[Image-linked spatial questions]

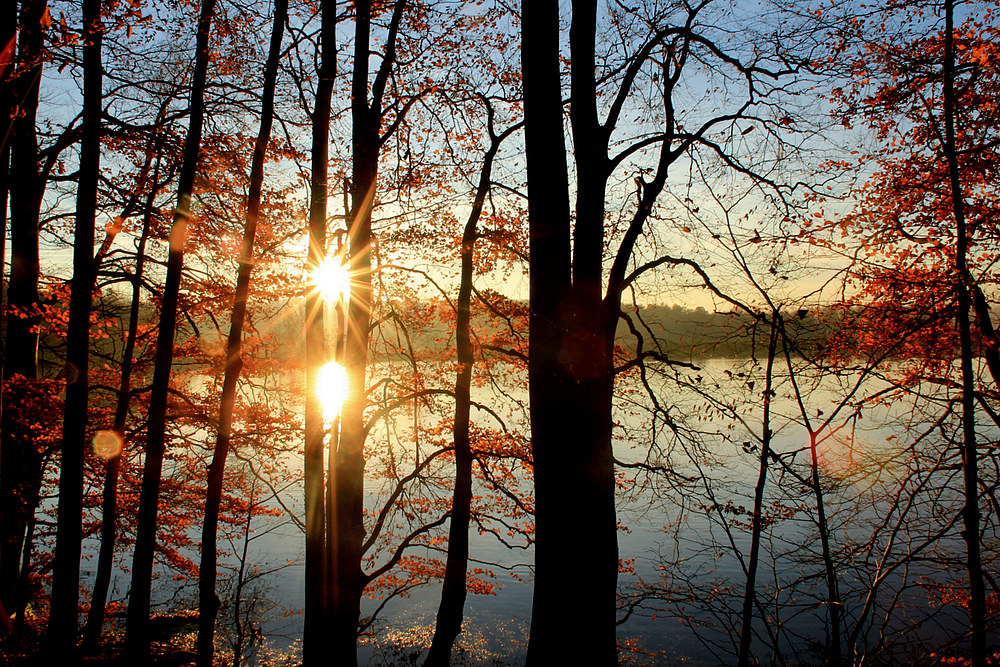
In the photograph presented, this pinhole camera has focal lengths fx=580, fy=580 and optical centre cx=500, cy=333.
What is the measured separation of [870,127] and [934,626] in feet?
38.4

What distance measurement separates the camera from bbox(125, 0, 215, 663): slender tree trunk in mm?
6766

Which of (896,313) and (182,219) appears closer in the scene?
(182,219)

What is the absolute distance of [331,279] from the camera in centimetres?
834

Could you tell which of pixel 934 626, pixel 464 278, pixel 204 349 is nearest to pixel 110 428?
pixel 204 349

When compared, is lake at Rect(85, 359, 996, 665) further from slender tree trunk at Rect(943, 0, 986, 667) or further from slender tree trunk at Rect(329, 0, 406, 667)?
slender tree trunk at Rect(329, 0, 406, 667)

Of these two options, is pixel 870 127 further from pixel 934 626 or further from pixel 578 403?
pixel 934 626

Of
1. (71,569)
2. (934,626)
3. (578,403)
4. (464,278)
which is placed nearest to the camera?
(578,403)

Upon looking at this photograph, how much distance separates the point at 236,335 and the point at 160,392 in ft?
4.61

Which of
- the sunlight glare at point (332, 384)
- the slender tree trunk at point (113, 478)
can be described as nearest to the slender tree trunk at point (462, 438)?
the sunlight glare at point (332, 384)

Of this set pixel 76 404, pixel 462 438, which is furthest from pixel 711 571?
pixel 76 404

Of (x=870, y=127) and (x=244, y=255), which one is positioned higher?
(x=870, y=127)

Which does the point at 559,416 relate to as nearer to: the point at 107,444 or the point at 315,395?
the point at 315,395

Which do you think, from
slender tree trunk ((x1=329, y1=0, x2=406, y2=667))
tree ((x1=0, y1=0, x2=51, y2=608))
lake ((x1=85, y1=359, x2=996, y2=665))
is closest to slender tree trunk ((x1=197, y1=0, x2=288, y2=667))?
slender tree trunk ((x1=329, y1=0, x2=406, y2=667))

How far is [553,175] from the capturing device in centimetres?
468
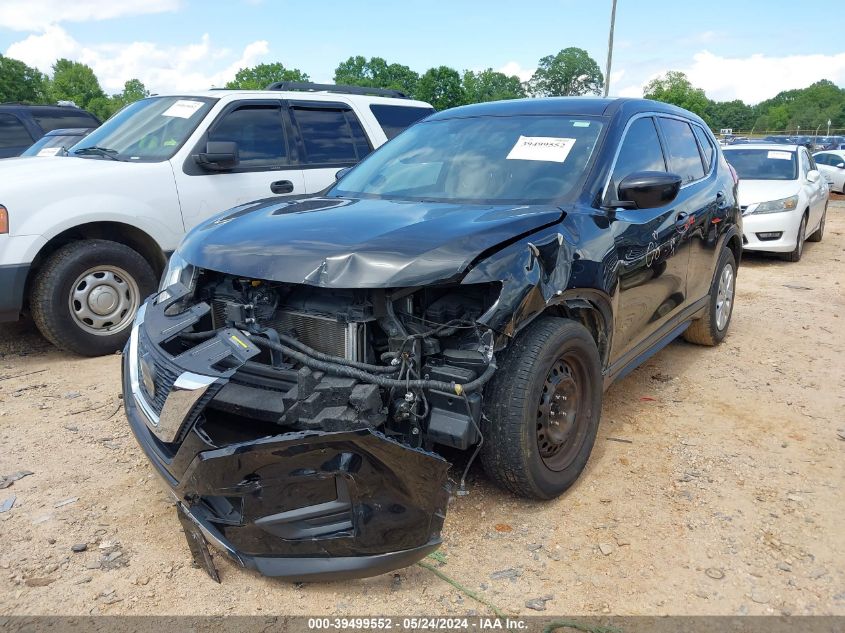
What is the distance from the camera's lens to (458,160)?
3721 mm

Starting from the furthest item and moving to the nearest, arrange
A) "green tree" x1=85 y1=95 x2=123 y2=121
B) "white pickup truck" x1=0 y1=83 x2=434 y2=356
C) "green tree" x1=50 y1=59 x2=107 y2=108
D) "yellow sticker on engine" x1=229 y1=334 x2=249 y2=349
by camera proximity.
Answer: "green tree" x1=50 y1=59 x2=107 y2=108, "green tree" x1=85 y1=95 x2=123 y2=121, "white pickup truck" x1=0 y1=83 x2=434 y2=356, "yellow sticker on engine" x1=229 y1=334 x2=249 y2=349

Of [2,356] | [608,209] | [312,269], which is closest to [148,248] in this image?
[2,356]

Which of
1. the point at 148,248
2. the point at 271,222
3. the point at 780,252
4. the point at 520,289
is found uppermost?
the point at 271,222

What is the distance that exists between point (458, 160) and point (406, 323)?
1454mm

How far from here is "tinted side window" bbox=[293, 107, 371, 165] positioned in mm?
6059

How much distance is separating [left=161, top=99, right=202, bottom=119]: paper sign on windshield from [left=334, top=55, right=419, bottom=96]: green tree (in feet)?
239

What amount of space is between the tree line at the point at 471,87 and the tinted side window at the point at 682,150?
4387 cm

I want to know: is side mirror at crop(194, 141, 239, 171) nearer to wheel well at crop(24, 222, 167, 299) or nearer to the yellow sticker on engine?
wheel well at crop(24, 222, 167, 299)

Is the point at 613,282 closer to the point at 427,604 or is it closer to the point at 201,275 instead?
the point at 427,604

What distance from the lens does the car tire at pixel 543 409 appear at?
A: 8.71 feet

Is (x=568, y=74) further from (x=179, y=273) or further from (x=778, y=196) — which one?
(x=179, y=273)

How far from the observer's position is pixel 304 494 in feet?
7.38

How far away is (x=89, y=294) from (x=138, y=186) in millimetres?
900

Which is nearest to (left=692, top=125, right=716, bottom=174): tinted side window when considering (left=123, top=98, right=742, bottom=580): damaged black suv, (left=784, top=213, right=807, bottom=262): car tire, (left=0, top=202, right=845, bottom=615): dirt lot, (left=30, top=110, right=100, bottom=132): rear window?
(left=123, top=98, right=742, bottom=580): damaged black suv
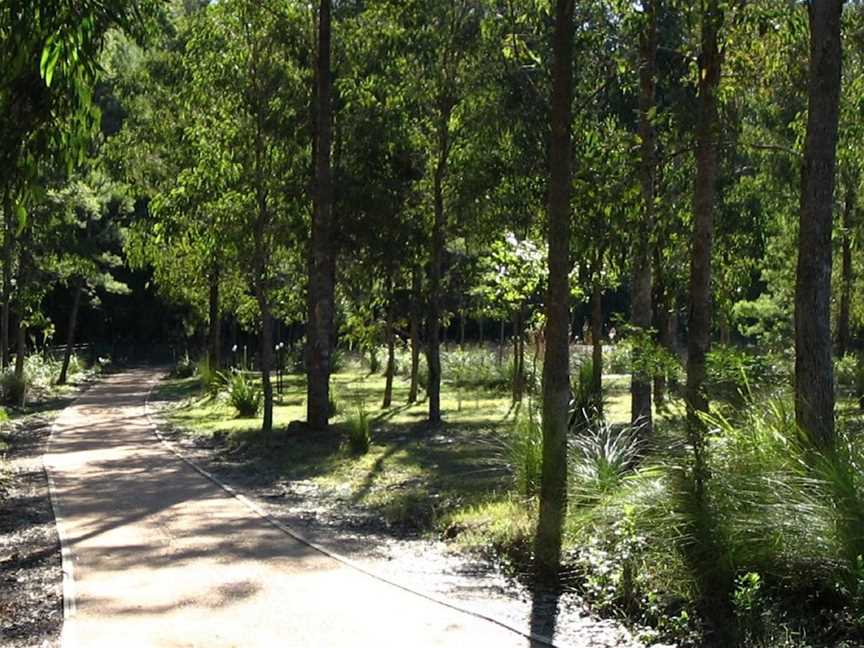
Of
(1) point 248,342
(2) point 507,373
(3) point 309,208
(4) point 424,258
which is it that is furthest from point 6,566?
(1) point 248,342

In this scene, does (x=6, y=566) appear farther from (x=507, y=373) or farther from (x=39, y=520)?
(x=507, y=373)

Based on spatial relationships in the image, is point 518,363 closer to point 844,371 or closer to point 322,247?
point 322,247

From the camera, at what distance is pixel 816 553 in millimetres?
6117

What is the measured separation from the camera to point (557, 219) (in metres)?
8.26

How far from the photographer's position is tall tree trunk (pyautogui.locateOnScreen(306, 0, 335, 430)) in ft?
58.0

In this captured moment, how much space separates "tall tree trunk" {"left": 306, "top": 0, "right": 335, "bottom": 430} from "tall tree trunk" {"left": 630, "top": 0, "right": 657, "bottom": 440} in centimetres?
599

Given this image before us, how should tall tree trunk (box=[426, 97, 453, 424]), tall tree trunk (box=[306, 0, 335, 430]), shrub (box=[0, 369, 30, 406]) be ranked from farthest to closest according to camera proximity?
shrub (box=[0, 369, 30, 406]) → tall tree trunk (box=[426, 97, 453, 424]) → tall tree trunk (box=[306, 0, 335, 430])

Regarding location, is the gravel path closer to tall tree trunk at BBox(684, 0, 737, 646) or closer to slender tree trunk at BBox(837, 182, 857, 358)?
tall tree trunk at BBox(684, 0, 737, 646)

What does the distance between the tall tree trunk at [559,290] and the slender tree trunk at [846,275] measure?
47.4 ft

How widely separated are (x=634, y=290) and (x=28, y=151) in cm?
911

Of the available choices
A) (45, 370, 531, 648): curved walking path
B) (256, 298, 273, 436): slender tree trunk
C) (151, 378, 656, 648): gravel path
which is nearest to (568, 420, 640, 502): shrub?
(151, 378, 656, 648): gravel path

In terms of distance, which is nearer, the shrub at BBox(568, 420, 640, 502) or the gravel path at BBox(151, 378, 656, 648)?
the gravel path at BBox(151, 378, 656, 648)

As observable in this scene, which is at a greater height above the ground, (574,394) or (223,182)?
(223,182)

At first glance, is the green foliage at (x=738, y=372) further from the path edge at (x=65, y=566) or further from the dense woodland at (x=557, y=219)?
the path edge at (x=65, y=566)
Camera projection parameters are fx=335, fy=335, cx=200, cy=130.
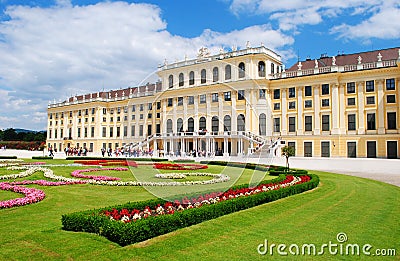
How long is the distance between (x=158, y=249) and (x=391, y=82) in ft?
154

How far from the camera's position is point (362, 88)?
153 feet

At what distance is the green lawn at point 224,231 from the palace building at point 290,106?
1033 inches

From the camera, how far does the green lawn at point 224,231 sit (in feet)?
21.8

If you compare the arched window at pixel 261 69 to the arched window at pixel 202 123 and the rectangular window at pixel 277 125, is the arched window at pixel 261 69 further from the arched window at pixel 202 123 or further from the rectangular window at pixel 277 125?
the arched window at pixel 202 123

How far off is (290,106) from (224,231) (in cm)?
4653

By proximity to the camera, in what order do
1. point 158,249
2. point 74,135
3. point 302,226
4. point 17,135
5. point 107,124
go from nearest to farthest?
point 158,249 → point 302,226 → point 107,124 → point 74,135 → point 17,135

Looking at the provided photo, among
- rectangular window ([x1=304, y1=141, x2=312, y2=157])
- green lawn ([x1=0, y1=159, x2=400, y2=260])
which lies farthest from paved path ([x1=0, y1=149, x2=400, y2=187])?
rectangular window ([x1=304, y1=141, x2=312, y2=157])

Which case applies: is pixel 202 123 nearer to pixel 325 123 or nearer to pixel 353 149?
pixel 325 123

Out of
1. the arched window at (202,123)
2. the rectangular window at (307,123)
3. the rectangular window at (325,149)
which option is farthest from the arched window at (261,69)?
the rectangular window at (325,149)

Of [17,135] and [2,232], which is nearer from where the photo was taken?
[2,232]

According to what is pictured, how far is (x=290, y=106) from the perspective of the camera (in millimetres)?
52281

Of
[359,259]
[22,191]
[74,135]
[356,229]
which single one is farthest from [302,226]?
[74,135]

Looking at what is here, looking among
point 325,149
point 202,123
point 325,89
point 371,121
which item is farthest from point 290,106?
point 202,123

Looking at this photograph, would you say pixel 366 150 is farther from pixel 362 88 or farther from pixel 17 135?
pixel 17 135
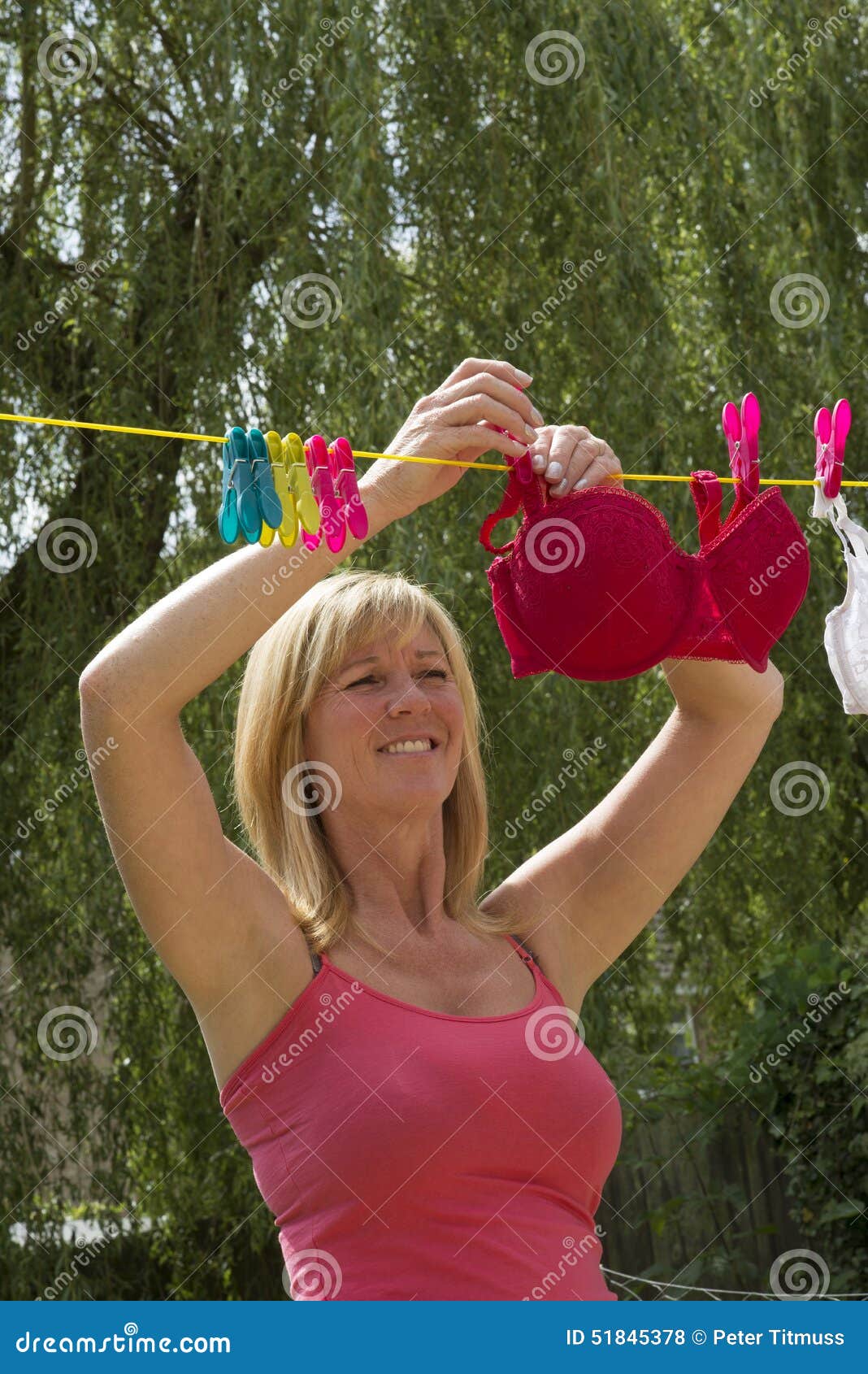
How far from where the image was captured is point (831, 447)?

* [Task prompt]:
Repeat the lines of the records verbatim, starting at the line containing "Of [17,135] and" and stopping after the final line. Images stay out.

* [Task solution]:
Of [17,135] and [2,232], which is nearer from where the photo was taken?
[2,232]

According to what is pictured, how far is (x=290, y=106) from the perspective of the camera (in millimetres)?
52281

Of
[359,259]
[22,191]
[74,135]
[356,229]
which single one is farthest from [302,226]?
[74,135]

Looking at what is here, looking among
point 325,149
point 202,123
point 325,89
point 371,121
which item is farthest from point 290,106?
point 202,123

Looking at this photograph, would you say pixel 366 150 is farther from pixel 362 88 or farther from pixel 17 135?
pixel 17 135
How far from where the image was captured is point (831, 447)?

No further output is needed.